:: SOURCE DOCUMENT ::
==================================================
But the book wasn’t there.

I’d put the thing in a computer bag ages ago when we moved to the new house but that bag was oddly absent from the office. I checked all the drawers, the cupboards in the office and in the bedrooms, still nothing. I checked in the loft, still no sign.

It was then that I had a bolt of inspiration.

My author convention box is in the shed and I think that the bag will have found it’s way in there so off I went and moved stuff around to get into the box. The bag wasn’t there either. Had I put it in my other computer bag? Checked, and still no.

I was stuck until my wife suggested looking in the drawers again, saying that she thought she’d seen the thing in one.

I checked, being the dutiful husband but had already looked through there so wasn’t holding out much hope.

But there it was.

My notebook was sat there looking relaxed and rested and I was beyond relived to find it. My wife laughed at me for not finding it the first time I’d gone through the drawers and I deserved it, but I think I know why I’d missed it.

I’d been looking for the bag which had the book in it, I hadn’t been looking for the book.
==================================================
:: RAW DATA ::

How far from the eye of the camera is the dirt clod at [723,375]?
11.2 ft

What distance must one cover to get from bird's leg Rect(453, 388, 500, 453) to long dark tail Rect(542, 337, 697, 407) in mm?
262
==================================================
:: EXERCISE INSTRUCTIONS ::
1. Return, word for word, the passage from the text about the missing notebook that opens with the words containing "I’d put the" and closes with "out much hope.".
2. In the text about the missing notebook, where is the author convention box kept?

:: RESPONSES FOR EACH TASK ::
1.
I’d put the thing in a computer bag ages ago when we moved to the new house but that bag was oddly absent from the office. I checked all the drawers, the cupboards in the office and in the bedrooms, still nothing. I checked in the loft, still no sign.

It was then that I had a bolt of inspiration.

My author convention box is in the shed and I think that the bag will have found it’s way in there so off I went and moved stuff around to get into the box. The bag wasn’t there either. Had I put it in my other computer bag? Checked, and still no.

I was stuck until my wife suggested looking in the drawers again, saying that she thought she’d seen the thing in one.

I checked, being the dutiful husband but had already looked through there so wasn’t holding out much hope.

2. In the shed.